Researchers at Yale University believe that life exists deep beneath the Earth's surface, not only changing what we know about life, but also how we might look for life on alien planets.
These researchers found proof of a bacteria living 12 miles underground, making it the first of its kind ever found. This also suggests that some life can exist at extreme conditions, meaning that similar life on other planets is possible.
Previously, the deepest life ever found was about 1 ½ miles below the Earth's surface. That means that these researchers have found proof of life deeper than we've ever seen before.
Although scientists suggested at this deep microbial life in the 1990s, it wasn't until recently that research followed up on the idea. The Yale team studied rocks on an island in northwestern Washington. The rocks had veins of aragonite that contained high levels of carbon, the kind of carbon associated with microbes that give off methane.
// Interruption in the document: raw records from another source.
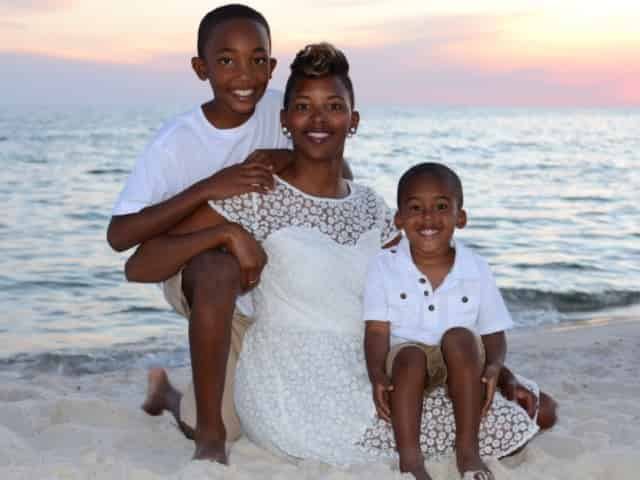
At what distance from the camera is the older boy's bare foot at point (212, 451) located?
10.0ft

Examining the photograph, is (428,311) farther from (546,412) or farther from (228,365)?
(228,365)

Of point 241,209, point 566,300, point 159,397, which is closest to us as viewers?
point 241,209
Researchers believe that the aragonite formed when the Earth's underground pressure and heat converted basalt rock into aragonite. Then, the underground microbes, which gave off methane, changed the carbon signatures of the rock, resulting in the readings the research team found when analyzing the island rock's isotopes.
The key factor here, though, is that these microbes sustained extreme heat underground with temperatures up to 250 degrees Fahrenheit, the hottest temperature we believe life can withstand. However, high pressure underground probably stabilized the microbe's DNA, so it survived there.
"We've seen over the past couple decades of exploration that life can survive in an incredible diversity of ecosystems, even in deep-sea vents and glacial ice," said Philippa Stoddard, an undergraduate in Yale University's geology and geophysics department. "If the deep earth was survivable for specialized microbes 100 million years ago, those same strategies could still work today."
So, if life can exist in such extreme conditions on Earth, it's likely that life similar to these microbes can sustain similar conditions on alien planets, such as Mars. Sure, Mars' surface is inhospitable to life, thanks to extreme temperatures and radiation, but that changes underground: life could very well exist there, protected from Mars' conditions.
"Underground environments would potentially be favorable locations for extraterrestrial life because they are more shielded from harmful surface conditions like cosmic radiation and insulated from extreme surface temperatures," said Stoddard. "It's definitely something we should keep in mind as we explore other planets."